My experience at a venture funded computer vision startup

I recently interned at Dragonfruit AI (https://dragonfruit.ai/), a Video AI startup currently focussed on physical security.

Every heist movie has a security guard looking at a wall of videos in a dimly lit backroom. Our heist protagonists pick a time when the guard is out on a restroom break. The next morning, the museum staff notices a priceless vase missing and all hell breaks loose. The security team starts poring over hours and hours of footage from the previous day, from dozens of different cameras, frantically looking for something that might lead them to the criminals but it’s too late.

Imagine you could use computer vision to automatically and instantly analyze the dozens of videos pouring into the feed and identify all the people in it. Then you had an algorithmic layer on top of the machine learning driven identification to correlate these people across different cameras and track their path. You could instantly be alerted when a person not identified as museum security was lingering on the premises and alert the authorities. This is what Dragonfruit can do.

Say you’re a traffic authority looking at an intersection and want to identify all the blue cars that took an illegal turn over the past day? You can use Dragonfruit to find them in a second. Say you’re a detective and need to investigate an accident and see if a person in a red hoodie was hit by a green car? Use Dragonfruit to find out in a second.

I worked on the platform team at Dragonfruit, the team responsible for the infrastructure that goes behind ingesting terabytes of data from thousands of cameras, feeding it to the machine learning algorithms, storing the results and organizing it to make it easy for other microservices and the frontend to access.

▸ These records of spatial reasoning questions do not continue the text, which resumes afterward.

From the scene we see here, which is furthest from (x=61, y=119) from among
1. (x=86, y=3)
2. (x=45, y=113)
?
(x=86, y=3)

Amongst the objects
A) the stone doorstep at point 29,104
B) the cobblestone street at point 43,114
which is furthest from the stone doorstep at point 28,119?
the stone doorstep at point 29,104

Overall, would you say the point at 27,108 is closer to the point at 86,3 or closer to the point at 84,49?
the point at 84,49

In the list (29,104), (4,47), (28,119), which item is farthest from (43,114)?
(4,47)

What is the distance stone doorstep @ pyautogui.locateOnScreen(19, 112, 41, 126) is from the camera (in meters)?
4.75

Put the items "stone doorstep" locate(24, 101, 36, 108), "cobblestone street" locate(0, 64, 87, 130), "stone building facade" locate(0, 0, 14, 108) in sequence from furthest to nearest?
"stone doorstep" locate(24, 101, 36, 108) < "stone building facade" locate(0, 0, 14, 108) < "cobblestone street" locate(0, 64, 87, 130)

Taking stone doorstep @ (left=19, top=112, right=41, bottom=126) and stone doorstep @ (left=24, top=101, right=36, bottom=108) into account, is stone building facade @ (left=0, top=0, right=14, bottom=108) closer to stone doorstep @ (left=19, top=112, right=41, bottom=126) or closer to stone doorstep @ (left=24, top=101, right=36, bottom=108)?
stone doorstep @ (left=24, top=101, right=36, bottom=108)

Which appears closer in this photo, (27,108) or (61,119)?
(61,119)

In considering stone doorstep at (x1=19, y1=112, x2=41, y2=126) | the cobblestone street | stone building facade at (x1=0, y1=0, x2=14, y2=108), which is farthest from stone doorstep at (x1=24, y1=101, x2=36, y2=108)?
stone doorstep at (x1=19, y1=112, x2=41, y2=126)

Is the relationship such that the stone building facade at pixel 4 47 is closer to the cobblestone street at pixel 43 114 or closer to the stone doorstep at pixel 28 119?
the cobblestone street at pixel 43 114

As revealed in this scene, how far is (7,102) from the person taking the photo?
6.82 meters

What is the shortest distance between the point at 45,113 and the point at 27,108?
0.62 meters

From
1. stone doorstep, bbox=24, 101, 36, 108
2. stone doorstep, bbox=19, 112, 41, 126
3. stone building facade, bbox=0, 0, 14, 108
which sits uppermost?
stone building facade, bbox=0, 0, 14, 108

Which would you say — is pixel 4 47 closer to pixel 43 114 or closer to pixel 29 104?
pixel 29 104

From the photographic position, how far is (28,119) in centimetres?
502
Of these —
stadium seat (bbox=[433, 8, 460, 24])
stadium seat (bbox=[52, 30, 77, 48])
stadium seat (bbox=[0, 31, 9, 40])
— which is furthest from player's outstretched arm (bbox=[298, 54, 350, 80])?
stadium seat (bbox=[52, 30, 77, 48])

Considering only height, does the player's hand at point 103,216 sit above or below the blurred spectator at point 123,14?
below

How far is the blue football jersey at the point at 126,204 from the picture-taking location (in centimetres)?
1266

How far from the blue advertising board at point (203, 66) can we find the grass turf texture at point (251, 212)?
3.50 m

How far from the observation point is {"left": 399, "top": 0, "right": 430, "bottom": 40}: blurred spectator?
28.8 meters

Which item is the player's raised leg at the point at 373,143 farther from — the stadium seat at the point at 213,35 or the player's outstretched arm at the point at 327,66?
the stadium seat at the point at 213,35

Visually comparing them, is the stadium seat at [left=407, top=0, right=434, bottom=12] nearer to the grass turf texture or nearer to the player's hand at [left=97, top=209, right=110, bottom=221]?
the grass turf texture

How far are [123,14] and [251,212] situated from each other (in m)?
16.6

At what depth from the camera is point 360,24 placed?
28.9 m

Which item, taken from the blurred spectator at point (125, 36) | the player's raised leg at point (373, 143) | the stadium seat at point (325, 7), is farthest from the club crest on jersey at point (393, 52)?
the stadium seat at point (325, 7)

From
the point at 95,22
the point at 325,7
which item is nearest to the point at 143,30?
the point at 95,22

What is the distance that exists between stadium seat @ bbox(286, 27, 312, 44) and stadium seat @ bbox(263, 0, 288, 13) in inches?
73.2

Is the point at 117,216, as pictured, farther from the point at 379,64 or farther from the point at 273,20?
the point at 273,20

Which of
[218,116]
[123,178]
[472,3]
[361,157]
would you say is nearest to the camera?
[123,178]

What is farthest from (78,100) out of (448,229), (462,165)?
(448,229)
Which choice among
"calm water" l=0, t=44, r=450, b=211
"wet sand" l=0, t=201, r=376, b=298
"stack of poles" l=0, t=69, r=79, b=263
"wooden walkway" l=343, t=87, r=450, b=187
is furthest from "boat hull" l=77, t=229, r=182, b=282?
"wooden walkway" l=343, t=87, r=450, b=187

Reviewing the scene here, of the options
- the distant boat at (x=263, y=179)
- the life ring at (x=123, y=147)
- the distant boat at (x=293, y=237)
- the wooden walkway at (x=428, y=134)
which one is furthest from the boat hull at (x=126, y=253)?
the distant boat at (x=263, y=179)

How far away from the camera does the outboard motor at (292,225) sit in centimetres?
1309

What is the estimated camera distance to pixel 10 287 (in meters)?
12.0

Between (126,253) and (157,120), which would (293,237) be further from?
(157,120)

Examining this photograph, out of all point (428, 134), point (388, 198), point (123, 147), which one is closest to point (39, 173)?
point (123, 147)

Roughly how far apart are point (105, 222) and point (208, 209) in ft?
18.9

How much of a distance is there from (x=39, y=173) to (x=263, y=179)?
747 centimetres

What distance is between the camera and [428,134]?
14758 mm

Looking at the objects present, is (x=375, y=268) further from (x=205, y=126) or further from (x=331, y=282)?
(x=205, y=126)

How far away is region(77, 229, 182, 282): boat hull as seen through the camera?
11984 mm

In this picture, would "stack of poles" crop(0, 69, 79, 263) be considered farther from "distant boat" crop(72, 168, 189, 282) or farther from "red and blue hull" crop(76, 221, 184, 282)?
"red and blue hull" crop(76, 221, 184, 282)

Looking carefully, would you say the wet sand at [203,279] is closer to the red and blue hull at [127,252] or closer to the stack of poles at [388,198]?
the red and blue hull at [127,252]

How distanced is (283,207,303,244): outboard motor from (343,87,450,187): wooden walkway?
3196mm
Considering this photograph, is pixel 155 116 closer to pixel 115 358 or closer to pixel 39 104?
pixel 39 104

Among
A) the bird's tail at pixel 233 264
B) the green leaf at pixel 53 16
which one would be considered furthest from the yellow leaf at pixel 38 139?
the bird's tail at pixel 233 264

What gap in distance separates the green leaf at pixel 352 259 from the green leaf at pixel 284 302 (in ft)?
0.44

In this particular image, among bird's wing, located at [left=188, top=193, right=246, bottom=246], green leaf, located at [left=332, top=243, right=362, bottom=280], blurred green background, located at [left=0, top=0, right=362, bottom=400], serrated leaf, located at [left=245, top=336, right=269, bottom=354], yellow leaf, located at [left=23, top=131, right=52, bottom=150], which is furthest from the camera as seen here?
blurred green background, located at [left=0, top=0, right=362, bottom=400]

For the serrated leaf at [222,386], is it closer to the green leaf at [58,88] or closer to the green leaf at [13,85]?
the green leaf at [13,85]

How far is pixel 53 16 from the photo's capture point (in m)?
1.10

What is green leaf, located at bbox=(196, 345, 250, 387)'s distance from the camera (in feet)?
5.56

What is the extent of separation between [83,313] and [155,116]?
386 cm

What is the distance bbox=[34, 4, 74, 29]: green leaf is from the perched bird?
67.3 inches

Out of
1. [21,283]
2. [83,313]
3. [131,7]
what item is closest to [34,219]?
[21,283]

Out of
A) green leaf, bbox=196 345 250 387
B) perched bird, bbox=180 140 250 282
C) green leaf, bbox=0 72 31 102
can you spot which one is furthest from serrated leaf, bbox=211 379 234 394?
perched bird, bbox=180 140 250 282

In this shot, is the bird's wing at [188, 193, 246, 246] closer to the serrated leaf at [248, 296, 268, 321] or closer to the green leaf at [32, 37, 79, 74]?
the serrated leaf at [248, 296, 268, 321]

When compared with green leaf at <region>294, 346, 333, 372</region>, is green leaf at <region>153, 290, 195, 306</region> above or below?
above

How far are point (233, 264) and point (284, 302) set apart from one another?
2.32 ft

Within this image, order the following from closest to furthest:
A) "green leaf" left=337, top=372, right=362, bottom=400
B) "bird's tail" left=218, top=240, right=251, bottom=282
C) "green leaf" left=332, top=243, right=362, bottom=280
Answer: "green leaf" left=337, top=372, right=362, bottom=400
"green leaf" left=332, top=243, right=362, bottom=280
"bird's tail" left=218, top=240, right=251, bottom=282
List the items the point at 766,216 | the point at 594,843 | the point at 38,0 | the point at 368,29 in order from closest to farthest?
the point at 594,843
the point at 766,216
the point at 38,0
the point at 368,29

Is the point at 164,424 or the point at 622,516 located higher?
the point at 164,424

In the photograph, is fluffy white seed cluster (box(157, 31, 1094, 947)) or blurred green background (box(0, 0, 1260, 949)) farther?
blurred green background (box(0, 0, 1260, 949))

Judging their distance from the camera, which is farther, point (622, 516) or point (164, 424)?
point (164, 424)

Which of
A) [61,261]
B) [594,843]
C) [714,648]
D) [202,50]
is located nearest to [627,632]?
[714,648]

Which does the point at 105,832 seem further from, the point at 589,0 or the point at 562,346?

My project was to work on the local version of Dragonfruit’s cloud infrastructure with the goal of deploying our software onto a private network. This is important because, for compliance reasons, it is not always possible for our customers to upload security footage to the cloud. Every week, I was getting my hands dirty building on layers upon layers of architecture, from setting up Kubernetes services and ensuring they communicated with one another correctly, to connecting them to our databases, making sure they talked to the right messaging queues and indexed the results correctly in the internal search engine.

Thinking about the on-premise infrastructure for a SaaS service is a serious technical puzzle and figuring it out bit by bit taught me how to use a whole host of technologies as well as the ins and outs of setting up these pieces within a larger system in a short period of time. I learned just how much challenging problems can accelerate your pace of learning during this internship. Watching the pieces come together over the course of 4 months was like watching a 1000-piece jigsaw puzzle come to completion. First, the mountains come into picture. Then, you see a river and some houses. Finally, you have the landscape. It was very rewarding and personally fulfilling.

But this isn’t a coincidence. To have this special mix of motivation to work every morning, willingness to drink from a firehose of information and personal fulfillment during a persistent technical challenge, I think the work environment needs to provide you with a few features. First, you need to have a sense of ownership over your work. Second, you have to know that your work matters and substantially moves a needle for the “whole”. Third, you need to have support to turn to when you are stuck or it is too easy to lose steam and cruise.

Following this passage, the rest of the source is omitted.